» **What this task involves**
When you reach the records below, output every one exactly as written but leave out any pictures.
- - - - - - -
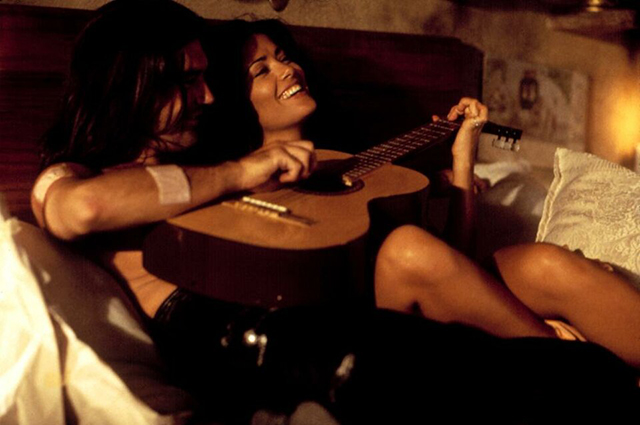 Antonio Banderas and Salma Hayek in the movie Desperate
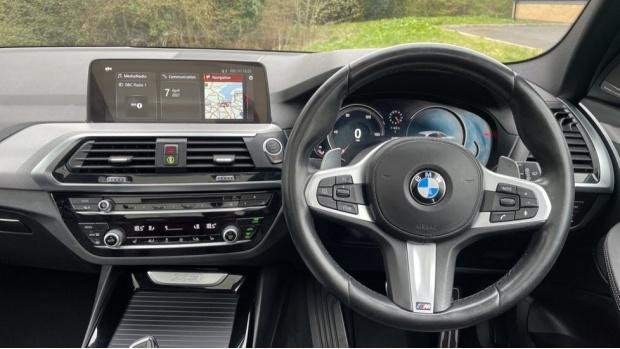 2017 BMW XDrive30d M Sport (Black) - Image: 5
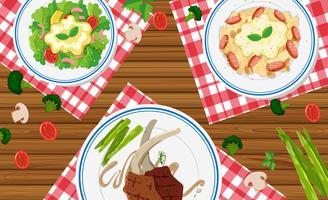 Diversi tipi di cibo sul tavolo di legno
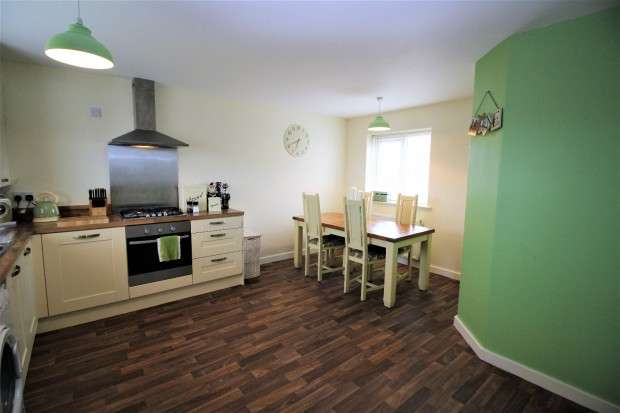 3 Bedrooms Detached House for sale in Housman Close, Blackpool, FY2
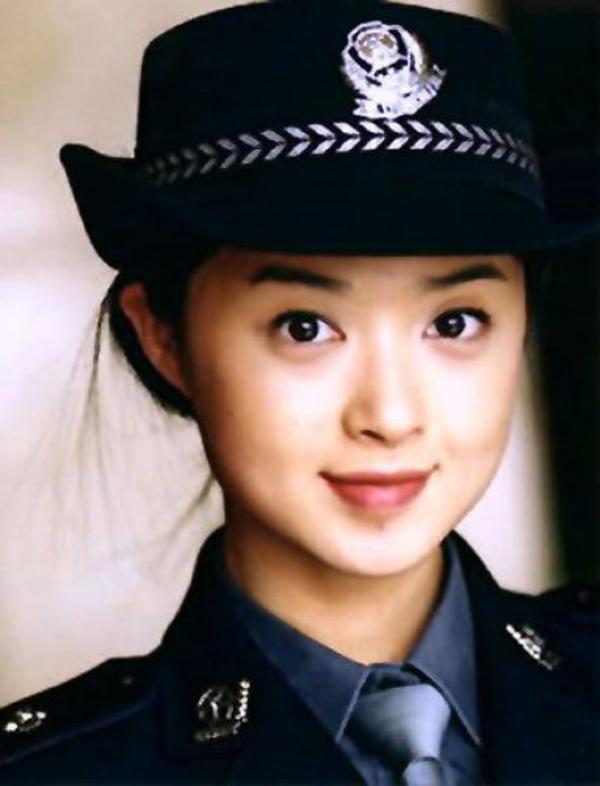 beautiful-female-police-officers10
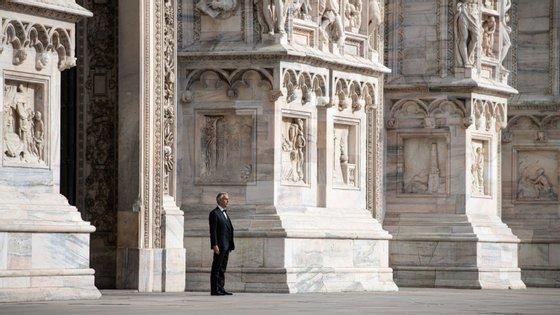 """Andrea Bocelli terminou o concerto a cantar """"Amazing Grace"""" nas escadas da catedral"""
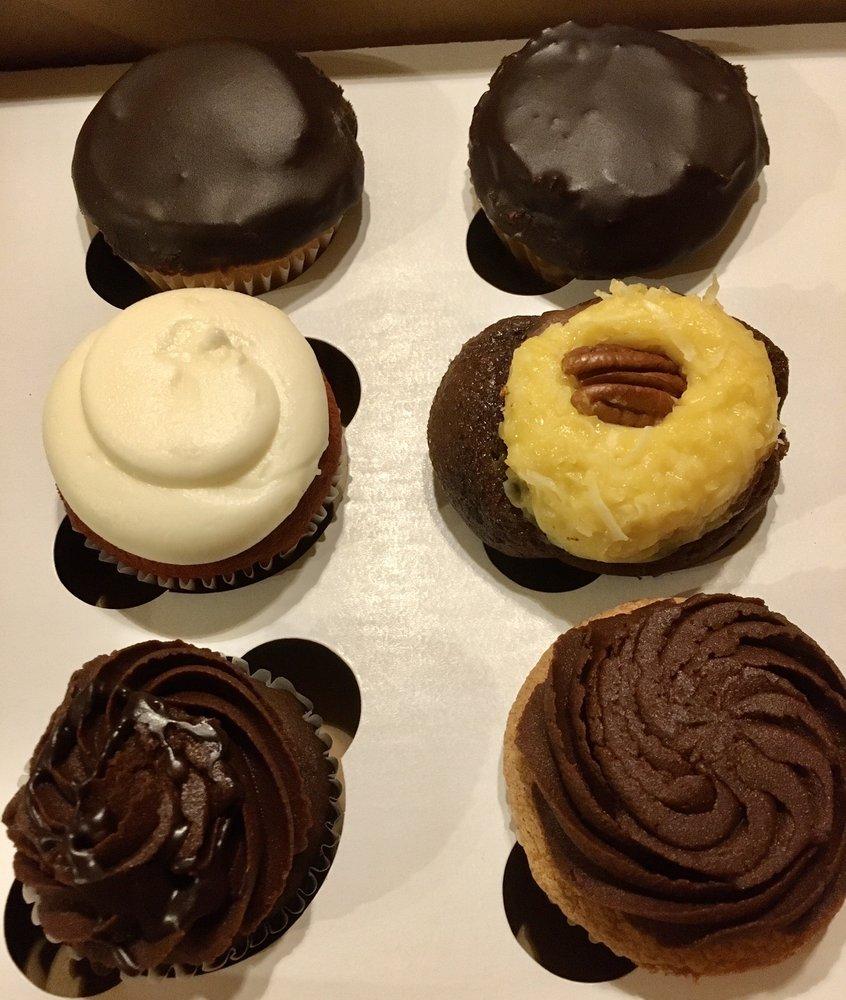 Shortcake Bakery: 4700 Rhode Island Ave, Hyattsville, MD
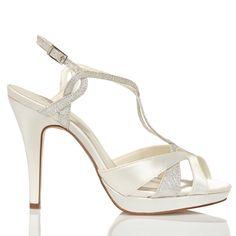 Zapato de novia en satín y pedrería de Menbur (ref. 5858) Satin bridal shoes by Menbur (ref. 5858)
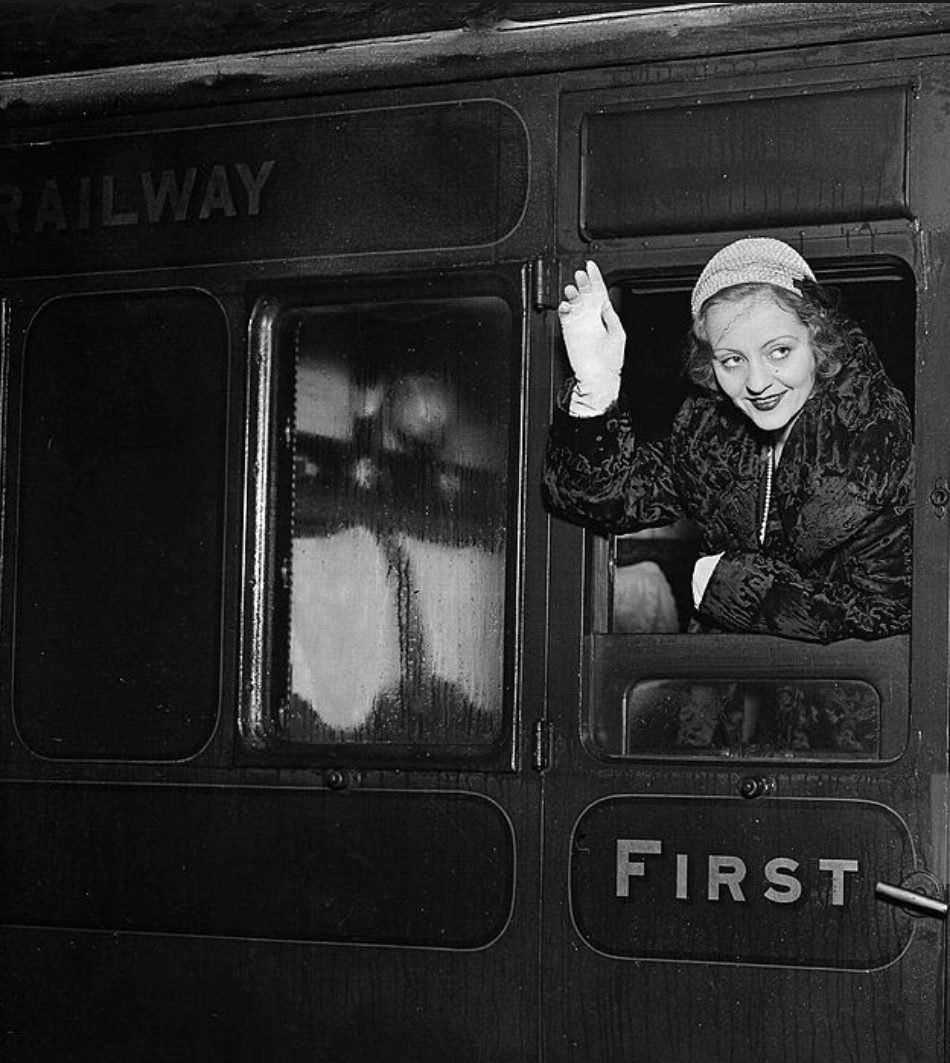 Tallulah at Waterloo on the train to Southampton, 7th January 1931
- - - - - - -
» **Written solution**
 Antonio Banderas and Salma Hayek in the movie Desperate
 2017 BMW XDrive30d M Sport (Black) - Image: 5
 Diversi tipi di cibo sul tavolo di legno
 3 Bedrooms Detached House for sale in Housman Close, Blackpool, FY2
 beautiful-female-police-officers10
 """Andrea Bocelli terminou o concerto a cantar """"Amazing Grace"""" nas escadas da catedral"""
 Shortcake Bakery: 4700 Rhode Island Ave, Hyattsville, MD
 Zapato de novia en satín y pedrería de Menbur (ref. 5858) Satin bridal shoes by Menbur (ref. 5858)
 Tallulah at Waterloo on the train to Southampton, 7th January 1931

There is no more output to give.